With the bold intention of repurposing existing and often iconic artistic imagery, those who create appropriation art borrow or copy in order to reframe it and make it their own. Whether it be a commercial artefact like a soup can, or a universally recognisable piece of fine art; appropriation art has been around for centuries, though the mid-20th century rise of consumerism led to a newfound significance and prevalence. Join us in exploring some of the most iconic works of appropriation art in contemporary art history.
First conceived in 1919 as one of his infamous readymades, Duchamps’ term for his artistic process that took everyday objects and reformulated them to be seen in a new perspective, L.H.O.O.Q. is a postcard reproduction of Leonardo da Vinci’s ubiquitous Mona Lisa which has been doodled upon to include a moustache and beard in pencil. Recreated multiple times throughout his career, in various formats; the works’ title L.H.O.O.Q., is in itself a joke, when the letters pronounced in French sound out “Elle a chaud au cul“, the equivalent of crudely saying “she is horny.” By reformatting the Mona Lisa on the cheap postcard to have masculinised features, Duchamp is able to poke fun and question preconceived notions of both gender and high art.
Deborah Kass’ Warhol Project
Appropriation artist Deborah Kass began her new series The Warhol Project in 1992. Based on the mass produced screen prints Warhol created in the 1960s Kass took this universally-recognisable stylistic language and turned it on its head, using significant women in art and culture as her subjects. By depicting artists and scholars that were her own personal heroes (such as Cindy Sherman, Barbra Streisand, Elizabeth Murray, and Linda Nochlin) in place of sitters like Jackie Kennedy and Marilyn Monroe, Kass was able to create a feminist revision of art history through the imagery of one its most famous male protagonists. With other works she directly and boldly challenged the traditions of patriarchy — in replacing Warhol with herself in his self-portraits she confronted gender representations in art and an alternative history where powerful women are seen at the fore.

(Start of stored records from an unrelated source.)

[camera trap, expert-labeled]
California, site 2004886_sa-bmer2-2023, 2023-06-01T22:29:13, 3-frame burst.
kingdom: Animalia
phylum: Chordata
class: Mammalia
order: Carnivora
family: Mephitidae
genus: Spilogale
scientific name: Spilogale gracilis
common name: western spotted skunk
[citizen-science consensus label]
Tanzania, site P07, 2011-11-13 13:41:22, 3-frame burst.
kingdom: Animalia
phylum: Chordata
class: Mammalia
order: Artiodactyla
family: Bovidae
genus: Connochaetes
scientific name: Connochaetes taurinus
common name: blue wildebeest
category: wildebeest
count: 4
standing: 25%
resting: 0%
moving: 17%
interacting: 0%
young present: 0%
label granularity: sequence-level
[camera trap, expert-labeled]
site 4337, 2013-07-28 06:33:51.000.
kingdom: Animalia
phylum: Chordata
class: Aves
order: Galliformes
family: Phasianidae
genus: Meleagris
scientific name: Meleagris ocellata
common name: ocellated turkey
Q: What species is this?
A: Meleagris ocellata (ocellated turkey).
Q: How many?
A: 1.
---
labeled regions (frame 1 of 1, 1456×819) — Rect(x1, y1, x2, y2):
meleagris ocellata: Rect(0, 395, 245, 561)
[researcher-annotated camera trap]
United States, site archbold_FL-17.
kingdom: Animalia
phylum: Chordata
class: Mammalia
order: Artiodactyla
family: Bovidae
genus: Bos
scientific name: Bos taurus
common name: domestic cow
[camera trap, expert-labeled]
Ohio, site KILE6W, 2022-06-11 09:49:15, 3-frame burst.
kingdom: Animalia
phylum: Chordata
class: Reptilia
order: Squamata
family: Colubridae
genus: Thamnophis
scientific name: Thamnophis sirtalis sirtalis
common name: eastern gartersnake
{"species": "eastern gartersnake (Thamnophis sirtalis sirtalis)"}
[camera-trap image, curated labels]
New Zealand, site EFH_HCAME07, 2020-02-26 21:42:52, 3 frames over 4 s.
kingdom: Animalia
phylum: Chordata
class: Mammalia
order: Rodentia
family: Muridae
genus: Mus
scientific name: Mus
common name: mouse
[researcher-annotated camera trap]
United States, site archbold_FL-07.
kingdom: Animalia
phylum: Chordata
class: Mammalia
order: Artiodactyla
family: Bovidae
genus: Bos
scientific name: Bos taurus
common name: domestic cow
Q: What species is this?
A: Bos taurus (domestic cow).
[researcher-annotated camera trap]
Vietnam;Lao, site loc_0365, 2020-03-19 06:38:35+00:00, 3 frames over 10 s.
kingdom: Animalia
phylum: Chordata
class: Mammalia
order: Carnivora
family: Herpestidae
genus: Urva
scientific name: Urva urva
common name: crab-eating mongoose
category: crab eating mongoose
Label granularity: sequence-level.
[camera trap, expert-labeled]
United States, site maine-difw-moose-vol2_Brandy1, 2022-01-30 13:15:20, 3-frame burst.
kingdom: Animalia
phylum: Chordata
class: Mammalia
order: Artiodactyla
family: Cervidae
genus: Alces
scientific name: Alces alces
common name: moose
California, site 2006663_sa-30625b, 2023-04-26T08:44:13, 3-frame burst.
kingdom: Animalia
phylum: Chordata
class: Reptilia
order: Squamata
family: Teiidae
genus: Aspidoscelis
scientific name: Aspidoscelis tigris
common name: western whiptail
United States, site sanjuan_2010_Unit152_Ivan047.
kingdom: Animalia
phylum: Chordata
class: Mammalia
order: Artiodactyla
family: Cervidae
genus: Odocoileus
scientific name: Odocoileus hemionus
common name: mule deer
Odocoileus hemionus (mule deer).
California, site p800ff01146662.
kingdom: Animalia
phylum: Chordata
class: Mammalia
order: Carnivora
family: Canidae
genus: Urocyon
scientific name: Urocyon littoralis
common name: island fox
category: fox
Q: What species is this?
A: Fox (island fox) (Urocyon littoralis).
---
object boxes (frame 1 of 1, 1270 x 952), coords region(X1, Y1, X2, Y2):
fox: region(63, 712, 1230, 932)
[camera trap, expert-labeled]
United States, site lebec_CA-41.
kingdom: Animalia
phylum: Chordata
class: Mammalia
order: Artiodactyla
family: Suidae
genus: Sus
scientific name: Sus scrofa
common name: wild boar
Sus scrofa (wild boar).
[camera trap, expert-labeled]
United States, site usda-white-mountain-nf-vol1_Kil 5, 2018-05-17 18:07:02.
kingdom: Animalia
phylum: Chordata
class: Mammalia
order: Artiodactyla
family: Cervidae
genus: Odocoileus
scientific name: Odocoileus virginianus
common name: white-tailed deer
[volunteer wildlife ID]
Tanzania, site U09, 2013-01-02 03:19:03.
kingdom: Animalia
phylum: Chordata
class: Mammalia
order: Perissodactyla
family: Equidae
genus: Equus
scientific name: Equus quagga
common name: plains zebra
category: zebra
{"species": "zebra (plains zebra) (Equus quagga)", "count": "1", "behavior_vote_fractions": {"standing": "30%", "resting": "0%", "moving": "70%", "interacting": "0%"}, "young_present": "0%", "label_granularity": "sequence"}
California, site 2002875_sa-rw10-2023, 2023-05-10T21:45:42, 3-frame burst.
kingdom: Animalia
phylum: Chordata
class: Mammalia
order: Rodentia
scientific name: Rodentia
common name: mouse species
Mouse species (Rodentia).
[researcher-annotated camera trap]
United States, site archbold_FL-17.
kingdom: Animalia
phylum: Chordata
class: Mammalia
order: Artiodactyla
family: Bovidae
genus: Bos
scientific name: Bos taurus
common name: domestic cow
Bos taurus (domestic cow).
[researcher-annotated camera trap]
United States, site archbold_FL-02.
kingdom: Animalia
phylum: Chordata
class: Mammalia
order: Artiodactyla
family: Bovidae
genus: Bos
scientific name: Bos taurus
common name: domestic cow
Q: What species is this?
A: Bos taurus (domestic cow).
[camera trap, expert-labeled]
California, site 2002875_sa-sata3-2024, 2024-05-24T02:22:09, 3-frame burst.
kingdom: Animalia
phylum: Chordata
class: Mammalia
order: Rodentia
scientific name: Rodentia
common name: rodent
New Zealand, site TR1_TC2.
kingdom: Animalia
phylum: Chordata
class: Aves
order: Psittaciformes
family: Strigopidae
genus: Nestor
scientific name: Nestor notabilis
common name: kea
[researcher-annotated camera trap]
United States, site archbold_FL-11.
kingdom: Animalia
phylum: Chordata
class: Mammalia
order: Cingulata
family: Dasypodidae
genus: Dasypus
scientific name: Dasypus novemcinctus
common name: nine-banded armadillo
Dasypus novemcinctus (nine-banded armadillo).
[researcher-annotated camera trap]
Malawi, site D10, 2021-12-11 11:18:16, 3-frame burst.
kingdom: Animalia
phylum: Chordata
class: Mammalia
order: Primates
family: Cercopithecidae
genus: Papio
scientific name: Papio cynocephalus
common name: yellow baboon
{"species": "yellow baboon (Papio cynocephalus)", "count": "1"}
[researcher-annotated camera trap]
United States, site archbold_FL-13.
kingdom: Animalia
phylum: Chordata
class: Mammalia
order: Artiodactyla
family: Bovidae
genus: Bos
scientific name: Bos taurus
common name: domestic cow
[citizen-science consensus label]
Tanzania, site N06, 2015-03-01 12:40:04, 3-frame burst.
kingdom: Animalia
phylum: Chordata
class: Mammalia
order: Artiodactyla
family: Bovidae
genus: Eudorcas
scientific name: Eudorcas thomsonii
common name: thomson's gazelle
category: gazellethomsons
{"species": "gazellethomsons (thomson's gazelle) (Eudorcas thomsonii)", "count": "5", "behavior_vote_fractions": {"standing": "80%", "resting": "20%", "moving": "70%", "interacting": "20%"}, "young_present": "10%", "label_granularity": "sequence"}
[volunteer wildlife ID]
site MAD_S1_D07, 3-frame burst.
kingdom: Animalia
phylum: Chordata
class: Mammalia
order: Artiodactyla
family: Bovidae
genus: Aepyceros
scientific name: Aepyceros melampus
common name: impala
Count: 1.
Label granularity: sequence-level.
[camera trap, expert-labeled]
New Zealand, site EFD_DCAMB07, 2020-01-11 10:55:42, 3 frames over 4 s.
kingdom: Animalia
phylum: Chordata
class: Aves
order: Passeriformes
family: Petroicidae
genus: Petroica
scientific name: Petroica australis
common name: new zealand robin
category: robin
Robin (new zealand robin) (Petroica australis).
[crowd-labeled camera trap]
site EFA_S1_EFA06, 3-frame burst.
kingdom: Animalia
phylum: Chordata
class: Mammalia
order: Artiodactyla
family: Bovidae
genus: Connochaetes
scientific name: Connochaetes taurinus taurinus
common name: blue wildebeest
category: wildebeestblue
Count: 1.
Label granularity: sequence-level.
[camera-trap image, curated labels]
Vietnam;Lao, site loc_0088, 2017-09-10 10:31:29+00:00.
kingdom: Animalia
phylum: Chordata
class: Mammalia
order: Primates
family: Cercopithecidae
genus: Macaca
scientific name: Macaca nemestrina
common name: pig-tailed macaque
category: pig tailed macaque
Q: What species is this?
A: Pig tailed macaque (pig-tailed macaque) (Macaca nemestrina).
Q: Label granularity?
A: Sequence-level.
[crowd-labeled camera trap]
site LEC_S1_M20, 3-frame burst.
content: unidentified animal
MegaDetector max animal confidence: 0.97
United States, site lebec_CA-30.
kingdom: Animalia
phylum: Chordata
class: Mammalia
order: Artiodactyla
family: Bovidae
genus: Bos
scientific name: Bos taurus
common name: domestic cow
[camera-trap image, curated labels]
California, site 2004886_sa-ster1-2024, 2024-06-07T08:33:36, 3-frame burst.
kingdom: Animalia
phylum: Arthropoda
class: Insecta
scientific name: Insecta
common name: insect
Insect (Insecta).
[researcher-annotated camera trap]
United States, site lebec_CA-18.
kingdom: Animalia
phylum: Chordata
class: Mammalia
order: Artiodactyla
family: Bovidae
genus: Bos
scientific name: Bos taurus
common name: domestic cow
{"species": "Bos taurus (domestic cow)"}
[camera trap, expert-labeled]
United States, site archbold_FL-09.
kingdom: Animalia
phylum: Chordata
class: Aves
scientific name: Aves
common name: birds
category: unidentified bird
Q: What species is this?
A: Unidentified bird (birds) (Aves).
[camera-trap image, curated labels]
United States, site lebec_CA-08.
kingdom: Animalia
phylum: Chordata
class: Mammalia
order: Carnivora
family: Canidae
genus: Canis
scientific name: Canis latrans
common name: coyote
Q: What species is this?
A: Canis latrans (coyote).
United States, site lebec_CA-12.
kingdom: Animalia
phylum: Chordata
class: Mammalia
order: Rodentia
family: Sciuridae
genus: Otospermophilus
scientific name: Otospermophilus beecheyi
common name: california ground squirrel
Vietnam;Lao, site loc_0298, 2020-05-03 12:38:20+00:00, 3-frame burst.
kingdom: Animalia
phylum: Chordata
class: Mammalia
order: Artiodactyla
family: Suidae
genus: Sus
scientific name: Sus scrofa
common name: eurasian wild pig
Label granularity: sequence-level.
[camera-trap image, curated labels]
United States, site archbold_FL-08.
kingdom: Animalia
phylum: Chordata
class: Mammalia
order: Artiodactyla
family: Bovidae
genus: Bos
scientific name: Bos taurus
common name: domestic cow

Andy Warhol’s Campbell’s Soup Cans
Thirty-two canvases, one for each of the flavours of canned Campbell’s soup, comprise Andy Warhol’s infamous Campbell’s Soup Cans. Utilising a combination of projection and tracing with painting and stamping Warhol replicated the nearly identical image thirty times over — stressing the ubiquity of the products’ appearance and calling into question the originality of art. No stranger to the appropriation of consumerist imagery, Campbell’s Soup Cans were some of Warhol’s final painted works, before he discovered the silk screen printing technique that he would employ to realise the majority of his oeuvre. A firm believer that art should belong to the masses, Warhol’s appropriation art helped to define Pop Art as a movement, and in turn became a frequent target of appropriation artists himself.